Norge neutral switch questions

A couple of Qs. Has anyone managed to replace the neutral switch on a 2007 Norge 1200 without dropping the engine and/or gearbox? Looks like it is very inaccessible. My neutral switch is mostly NG although it sometimes works.

Also, when the switch is not working (no dash light), it seems to me that the idle speed is higher when in neutral. This does make some sense as it may be that when the switch IS working, it sends a message to the ECU that the bike is not in gear and to lower the idle speed. When in neutral but the switch doesn’t work, my idle speed goes up to around 1,600-1,700 rpm. When it decides to work, idle speed drops to around 1,200 rpm, which is what I’d expect. Anyone?

PS, if this happened to you, make sure that you have a functioning clutch cut-out switch as if the neutral light doesn’t work, you need to pull in the clutch to start the engine. I had to short out the clutch switch wiring while I waited for a replacement switch.

I’m not sure if this will help, but my neutral light switch (Breva 1100) failed at about 48,000 miles. At the 50,000 mile service I decide to delve into it, and you’re right it is fairly inaccessible. When I checked it out, it turned out to be fair wear and tear. The repair was simply to replace the alloy washer (1mm thick) with one 0.5mm thick (never throw anything out).

As for the increase in revs, could that just be coincidence? or possibly the stepper motor needing cleaned? or the F.I. needing checked and re-set? or a combination of everything?

Accepting that the control system on that bike is way smarter than me; I would expect the idle speed to be higher in neutral. The engine is driving less of the stuff sitting in the gearbox (oil), so is less loaded.

I could learn to live without the neutral light if fixing it became that complicated.

OK - sounds good - but how did you replace the washer …

Well, Stephen, I see merit in the older models you enjoy … no complex interconnections between clutch, neutral switch and sidestand!

The switch is at the rear of the gearbox on the right hand side underneath the glove compartment to the right of the battery, it looks like a little spark plug and has a single wire running to it with a rubber boot. My first thought was the connection, which I cleaned and failed.Therfore I had to gain access to do a proper job, so everthing had to come off. Which was why I put the job off until I was doing other jobs. I can’t remember whether I had a suitable box key, socket or spanner, but I found something in my toolbox that fitted properly (rose jointed knuckles, wrists and elbows help at this point), took out the switch and cleaned it and checked that it was working. I then put as little as I could back together to check its operation, all seemed ok. I then put it all back together, and guess what? it’s not working. So, I took it apart again, checked which way the switch operated i.e. whether to use a thicker or thinner washer (I didn’t fancy doing the job a third time) and put it back together. Its been working fine ever since, but unfortunately I must have disturbed a 12 year old electical connection somewhere else and now have an intermittent red warning on the dash, the next challenge!

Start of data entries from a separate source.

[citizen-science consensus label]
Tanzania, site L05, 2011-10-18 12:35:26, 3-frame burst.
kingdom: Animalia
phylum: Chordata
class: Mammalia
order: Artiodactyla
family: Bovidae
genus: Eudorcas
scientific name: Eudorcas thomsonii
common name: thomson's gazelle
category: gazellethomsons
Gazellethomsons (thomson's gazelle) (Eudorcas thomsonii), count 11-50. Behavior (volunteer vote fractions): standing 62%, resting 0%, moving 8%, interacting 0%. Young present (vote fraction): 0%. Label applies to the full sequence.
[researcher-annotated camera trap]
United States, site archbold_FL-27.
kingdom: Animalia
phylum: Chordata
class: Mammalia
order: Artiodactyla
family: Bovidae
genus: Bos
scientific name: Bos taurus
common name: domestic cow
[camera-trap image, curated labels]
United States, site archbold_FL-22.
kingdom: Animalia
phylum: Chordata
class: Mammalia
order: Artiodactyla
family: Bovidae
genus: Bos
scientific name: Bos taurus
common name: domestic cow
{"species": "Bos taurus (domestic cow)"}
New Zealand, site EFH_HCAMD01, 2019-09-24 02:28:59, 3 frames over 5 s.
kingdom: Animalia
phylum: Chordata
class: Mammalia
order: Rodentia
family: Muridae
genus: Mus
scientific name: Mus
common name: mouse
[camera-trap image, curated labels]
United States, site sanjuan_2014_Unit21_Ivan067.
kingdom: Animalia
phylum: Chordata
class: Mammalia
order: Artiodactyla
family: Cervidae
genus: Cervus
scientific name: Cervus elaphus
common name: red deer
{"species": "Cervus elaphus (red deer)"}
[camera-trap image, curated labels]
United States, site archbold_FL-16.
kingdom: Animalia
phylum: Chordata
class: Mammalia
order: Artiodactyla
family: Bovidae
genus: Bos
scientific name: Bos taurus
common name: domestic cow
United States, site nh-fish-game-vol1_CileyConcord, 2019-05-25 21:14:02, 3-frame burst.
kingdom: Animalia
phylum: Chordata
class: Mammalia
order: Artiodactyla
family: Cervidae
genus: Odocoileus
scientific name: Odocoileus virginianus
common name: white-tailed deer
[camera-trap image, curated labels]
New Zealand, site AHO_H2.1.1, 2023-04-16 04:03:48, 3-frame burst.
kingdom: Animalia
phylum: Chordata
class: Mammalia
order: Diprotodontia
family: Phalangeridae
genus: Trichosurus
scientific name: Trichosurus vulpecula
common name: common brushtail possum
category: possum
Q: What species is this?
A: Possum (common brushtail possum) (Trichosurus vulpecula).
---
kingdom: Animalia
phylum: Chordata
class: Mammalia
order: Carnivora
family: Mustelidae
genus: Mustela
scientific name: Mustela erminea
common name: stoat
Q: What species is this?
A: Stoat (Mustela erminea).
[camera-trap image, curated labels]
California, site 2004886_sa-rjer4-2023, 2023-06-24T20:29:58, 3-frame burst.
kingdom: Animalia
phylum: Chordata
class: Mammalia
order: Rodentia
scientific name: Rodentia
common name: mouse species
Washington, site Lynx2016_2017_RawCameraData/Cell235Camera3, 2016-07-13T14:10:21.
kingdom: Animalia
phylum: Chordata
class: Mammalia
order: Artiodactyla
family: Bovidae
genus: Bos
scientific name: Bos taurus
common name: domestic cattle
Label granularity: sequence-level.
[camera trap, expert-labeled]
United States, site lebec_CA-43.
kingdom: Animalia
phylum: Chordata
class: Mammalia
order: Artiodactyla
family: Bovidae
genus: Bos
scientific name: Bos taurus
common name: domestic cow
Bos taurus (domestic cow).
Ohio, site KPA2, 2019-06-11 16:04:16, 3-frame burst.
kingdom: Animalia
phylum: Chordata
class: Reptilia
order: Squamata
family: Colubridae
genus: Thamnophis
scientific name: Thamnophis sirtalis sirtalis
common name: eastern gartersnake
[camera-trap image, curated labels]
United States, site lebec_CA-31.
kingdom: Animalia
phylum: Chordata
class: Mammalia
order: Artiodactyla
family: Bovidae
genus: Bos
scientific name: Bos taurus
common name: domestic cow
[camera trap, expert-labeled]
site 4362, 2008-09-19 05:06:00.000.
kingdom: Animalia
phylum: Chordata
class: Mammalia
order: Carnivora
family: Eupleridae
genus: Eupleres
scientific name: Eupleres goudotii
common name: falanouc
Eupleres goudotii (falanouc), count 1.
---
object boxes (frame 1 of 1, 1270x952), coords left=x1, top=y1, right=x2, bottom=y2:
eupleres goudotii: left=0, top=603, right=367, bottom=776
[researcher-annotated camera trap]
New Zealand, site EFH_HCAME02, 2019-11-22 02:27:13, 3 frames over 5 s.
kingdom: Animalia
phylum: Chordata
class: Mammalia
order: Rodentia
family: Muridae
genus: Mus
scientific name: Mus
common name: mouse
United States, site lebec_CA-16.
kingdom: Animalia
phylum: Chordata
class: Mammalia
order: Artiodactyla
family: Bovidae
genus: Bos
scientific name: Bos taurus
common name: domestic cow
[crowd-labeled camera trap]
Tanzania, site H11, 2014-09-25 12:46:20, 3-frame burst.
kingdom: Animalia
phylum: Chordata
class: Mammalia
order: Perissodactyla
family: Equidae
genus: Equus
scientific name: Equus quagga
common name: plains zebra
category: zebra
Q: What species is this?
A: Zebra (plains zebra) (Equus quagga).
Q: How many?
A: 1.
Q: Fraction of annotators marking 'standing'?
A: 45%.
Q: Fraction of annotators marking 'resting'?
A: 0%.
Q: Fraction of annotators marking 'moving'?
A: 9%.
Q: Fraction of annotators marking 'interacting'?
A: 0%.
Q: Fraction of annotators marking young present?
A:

Thanks, MaxRevs - so it sounds like the switch can be removed (with difficulty) in situ. I have a new switch so I’ll have a look. Looks like the RH metalwork (footpeg mount and brake pedal) need to come off. I’ll have to write it up for Gambalunga.

I got Moto Corsa to do mine.

Regarding the revs, I think it is the case that when in gear, the revs rise a bit as you let the clutch out. 1600 rpm sounds about right. If the neutral switch isn’t working, the computer might think it is in gear and let the revs rise. I found I had to pull the clutch over right back to the bar to get it back to normal 1100;idle speed when in gear. I think the idea is that it makes it less likely to stall.

You can check this by slightly letting the clutch in and out a few mm while in gear. You should see the revs alternate between 1100 and 1600 as you do this.

I also found I had to pull the clutch right back to start the bike when the neutral light was off.

If you are pulling the big metal foot peg mounting plate off, take a bit of care. I had a nightmare with this as one of the bolts supports also the centre stand mounting, so with the bike weight, it can all get a bit out of line and I had real trouble getting the bolt back in. As you are taking the RHS off I guess you could leave it on the side stand so should not have this problem. I was taking the left off to sort a starting problem which involved reconnecting a wire to the back of the starter solenoid, and cleaning up the earth wire mounting which is on that side of the gearbox.

Hello Roger, I had the same problem with the neutral light switch. All it took to fix was to clean the corrosion from the connector and pinch it a little tighter on the switch itself and dress it in WD40. No problem since. (8 years).

Once I had everything apart, there was no way I was going to reassemble with the original switch! I wrote about this in Gambalunga a couple of issues back. Had I thought, I’d have tested while the airbox was off but put in a new switch. Thanks for the info, though.